Papa n'est pas rentré pour souper.

« Il a des problèmes au travail », a expliqué Maman sans donner davantage de détails.

Il est arrivé tard dans la nuit, l'air abattu. Une colère sourde semblait l'habiter, comme un gros tas de braises chaudes dans son ventre, mais son regard éteint était noyé par la tristesse et le découragement.

« Comment ils vont vous payer ? a demandé Maman.

– Je sais pas. Personne n'a d'idée sur la suite des évènements. On parle d'un administrateur, mais pour administrer quoi ? D'une tutelle judiciaire… Tu parles, y a plus rien ! ».

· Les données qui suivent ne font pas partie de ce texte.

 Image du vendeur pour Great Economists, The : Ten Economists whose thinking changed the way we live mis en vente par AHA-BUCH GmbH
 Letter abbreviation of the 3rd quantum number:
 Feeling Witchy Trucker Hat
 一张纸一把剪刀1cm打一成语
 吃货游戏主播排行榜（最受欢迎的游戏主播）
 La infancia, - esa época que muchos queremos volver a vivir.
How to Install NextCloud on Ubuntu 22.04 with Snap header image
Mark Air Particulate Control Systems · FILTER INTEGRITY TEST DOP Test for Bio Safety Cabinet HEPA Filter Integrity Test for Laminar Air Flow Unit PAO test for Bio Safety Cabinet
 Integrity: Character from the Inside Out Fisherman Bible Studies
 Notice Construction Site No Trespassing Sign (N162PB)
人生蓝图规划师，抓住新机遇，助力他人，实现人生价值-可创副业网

D'un geste las, il a allumé la télévision et guette le journal de Soir 3. Lorsque le présentateur apparaît enfin, Papa se tend vers lui comme s'il lui adressait personnellement la parole. Puis plus le temps passe, plus il se replie sur son canapé.

« Connard, le foot, c'est bien plus important !… ».

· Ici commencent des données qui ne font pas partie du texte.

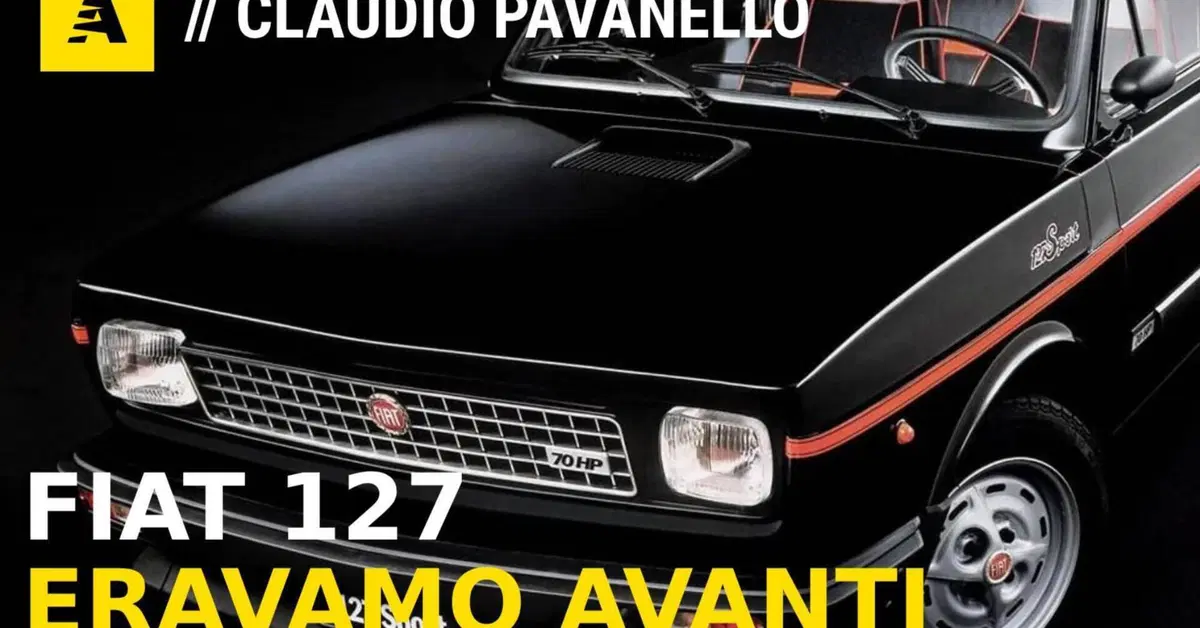 La storia della FIAT 127, quando l'Italia dell'auto era AVANTI anni luce [VIDEO]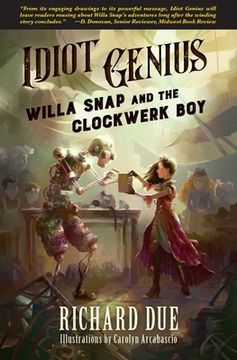 portada IDIOT GENIUS Willa Snap and the Clockwerk Boy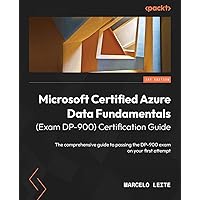 Microsoft Certified Azure Data Fundamentals (Exam DP-900) Certification Guide: The comprehensive guide to passing the DP-900 exam on your first attempt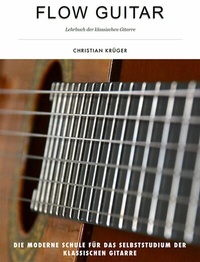 Abbildung von: Flow Guitar- Lehrbuch der klassischen Gitarre - Supernova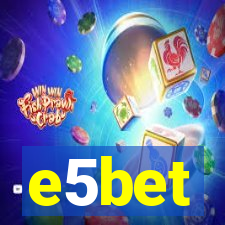 e5bet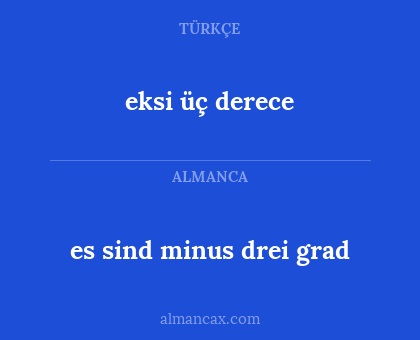 es sind minus drei grad - eksi üç derece
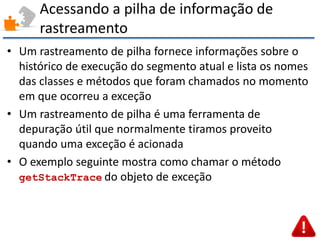 Acessando a pilha de informação de rastreamento 
•Um rastreamento de pilha fornece informações sobre o histórico de execução do segmento atual e lista os nomes das classes e métodos que foram chamados no momento em que ocorreu a exceção 
•Um rastreamento de pilha é uma ferramenta de depuração útil que normalmente tiramos proveito quando uma exceção é acionada 
•O exemplo seguinte mostra como chamar o método getStackTrace do objeto de exceção  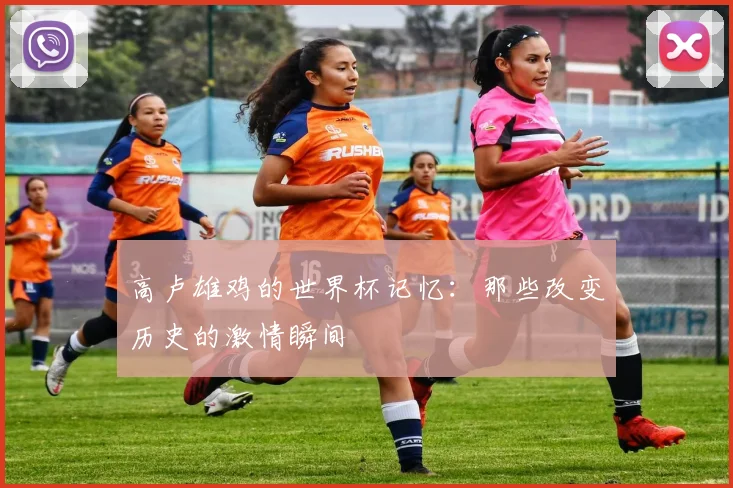 高卢雄鸡的世界杯记忆：那些改变历史的激情瞬间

Et il éteint le récepteur avec une violence mal contenue.

Ce doit être vraiment grave parce que Papa adore le football.

Il ouvre une canette de bière, la vide d'un trait.

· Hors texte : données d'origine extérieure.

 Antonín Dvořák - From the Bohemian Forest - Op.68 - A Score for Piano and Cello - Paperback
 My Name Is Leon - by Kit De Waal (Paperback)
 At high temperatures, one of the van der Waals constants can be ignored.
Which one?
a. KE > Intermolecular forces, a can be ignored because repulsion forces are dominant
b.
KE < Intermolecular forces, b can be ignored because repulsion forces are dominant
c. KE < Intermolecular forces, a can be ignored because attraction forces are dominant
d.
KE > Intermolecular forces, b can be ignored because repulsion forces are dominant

« Tu as mangé ? demande Maman d'un air désolé.

– Pas faim !… ».

Il téléphone.

Malgré les injonctions de Maman, Eloïse n'a pu se résoudre à aller se coucher. Elle écoute depuis le palier. Papa semble discuter avec un de ses collègues.

« T'as vu, même pas un mot !… Ouais, enfin, ça date de ce matin… Je sais, demain aux infos régionales, mais quand même !… Les vaches, ils avaient bien préparé leur coup : ils ont tout déménagé en moins de 24 heures, des Polaks il paraît. Roland a discuté avec un gars de chez Prébois : ils avaient réservé douze camions chez eux. Evidemment, ils n'ont pas traité avec un local, trop risqué. Ça devait rester secret. Le type dit que ça le dégoûte mais tu parles, il a pas craché dans la soupe… Ouais, je sais bien, il tient à sa place, qu'il en profite ! Il a même pas le droit de dire où ils ont emmené les machines : Pologne sûrement, mais ça pourrait tout aussi bien être la Roumanie ou la Lituanie… Tu parles, c'est beau l'Europe. Et nous, on va bosser où à présent ? ».

Papa et Maman ont encore un peu discuté. Jusque-là, Maman semblait très calme, très digne. Et puis elle a craqué. C'était la première fois qu'Eloïse voyait sa mère dans cet état. Papa, au contraire, semblait reprendre courage, comme si la défaillance de l'un redonnait de l'allant à l'autre. Et il susurrait à l'oreille de Maman qui demandait ce qu'on allait devenir :

« T'en fais pas, des tourneurs, on en demande partout, surtout avec de l'expérience. Y a de l'offre ! De toute façon, ça battait de l'aile, pas assez compétitif. Je mettrai pas longtemps à trouver un poste mieux payé, tu peux me faire confiance. Et puis on forme une famille. Tu vois, on est unis, on se serre les coudes. Tant qu'on sera ensemble, rien ne pourra nous arriver ! ».